The face-to-face and online harassment of young people, of any sexual orientation, of any gender, of any race, of any socio-economic status, is a bad thing. For the moment, let us put aside those who cling to the antiquated “this is all part of growing up” meme and assume that we all think harassing, attacking and emotionally abusing young people is bad. But, when we are asked to evaluate potential ameliorative responses — harsh punishments, tolerance education, increasing the role of government and a host of other possibilities — it is not enough to simply assume that a problem exists. In order to compare one response against another, we must first engage in a discussion about the values we’re trying to protect over and above solving the problem.

For example, let us assume for the moment that cyberharassment raises only two issues: the speech rights of harassers and the speech rights of victims. If we have to factor into any solution concerns about these stakeholders’ free speech, must we weigh them equally? No. But, then how do we weigh them? Does it matter whose rights? Sure. Those mean harassing kids don’t deserve their rights, only victims do. But, we all know what that kind of reasoning implies. Does it matter that in our example both the perpetrators and victims are students? Do minors even have speech rights (ask Justice Thomas for a resounding “Pfft. Surely you jest!“).

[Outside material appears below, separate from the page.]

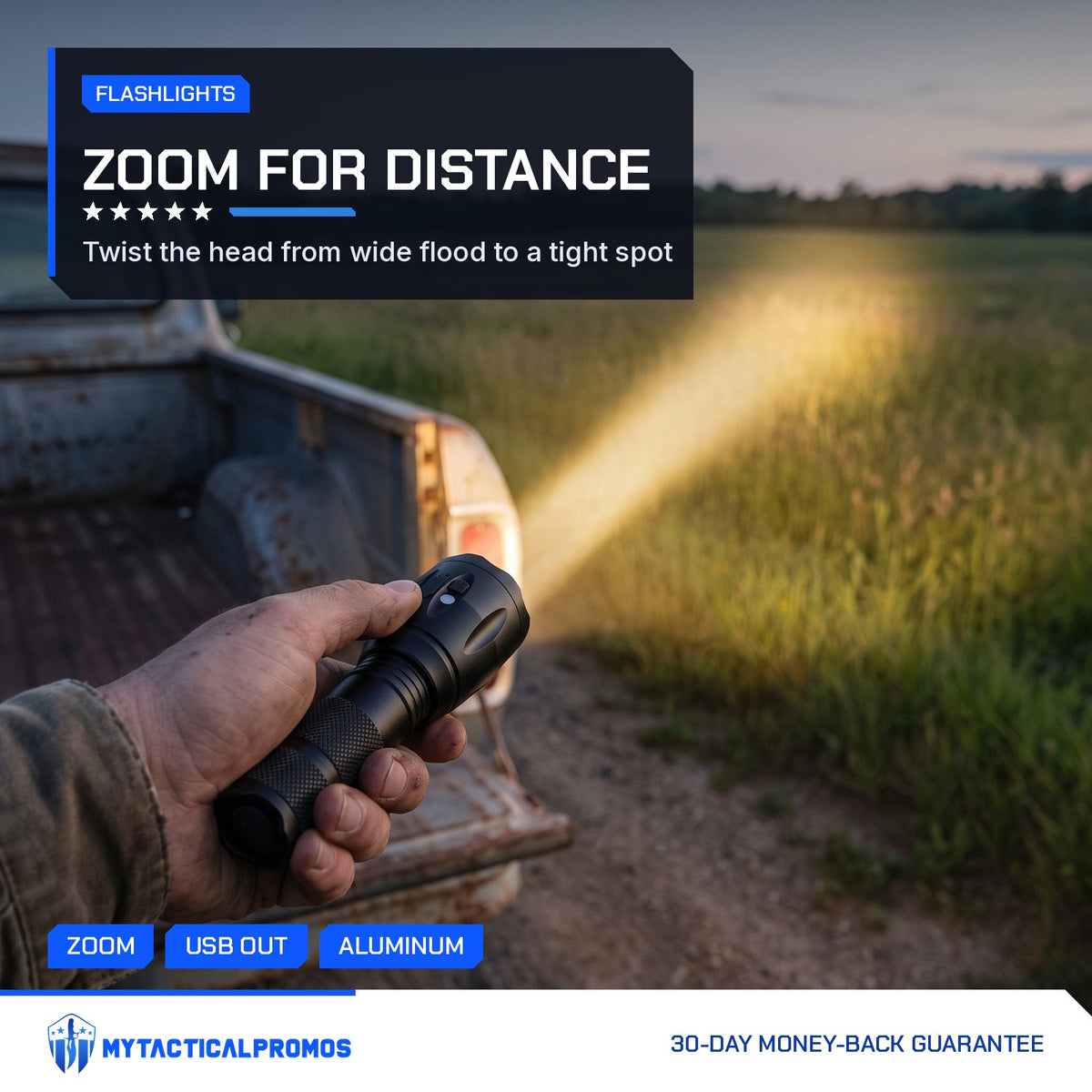 Powerbank Flashlight held at a truck tailgate, zoomed beam reaching across a field at dusk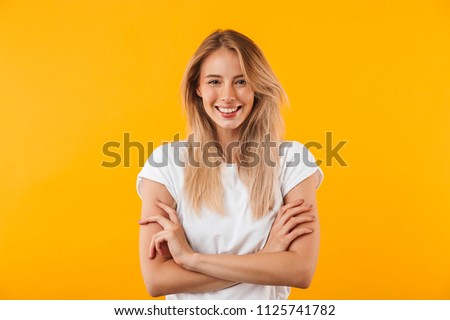 Portrait of a smiling blonde young woman standing with arms folded isolated over yellow background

Do we have an adequate basis for finding an answer other than our own personal prejudices? I think we do, but our Internet speech law misses the mark. The legislative history of Section 230 of the Communications Decency Act (the immunity clause) and judicial opinions in cases like Reno v. ACLU, Ashcroft v. ACLU and Zeran v. AmericaOnline suggest that we determine what to value based on our vision of the Internet user as a modern day “pamphleteer” who can reach out “to a world-wide audience,” and do so “anonymous[ly].” A person like that in an environment like that would value individual autonomy and autonomy-based free speech values more than anything else, devaluing other First Amendment values. That vision of the Internet user and his online experience, however, is simply incorrect. Anonymity as a technical matter does not really exist and social networking platforms like Facebook are making anonymity a thing of the past. And, being a pamphleteer that can reach anyone is a little difficult when all content goes through and can be arranged and censored by intermediaries. This Internet user with this online experience would not only be concerned with individual autonomy above all other things. He would be concerned with his reputation, which can be irreparably damaged by online defamation and misbehavior. And, he would be concerned with getting his voice out there, especially since he is completely dependent upon third parties for access.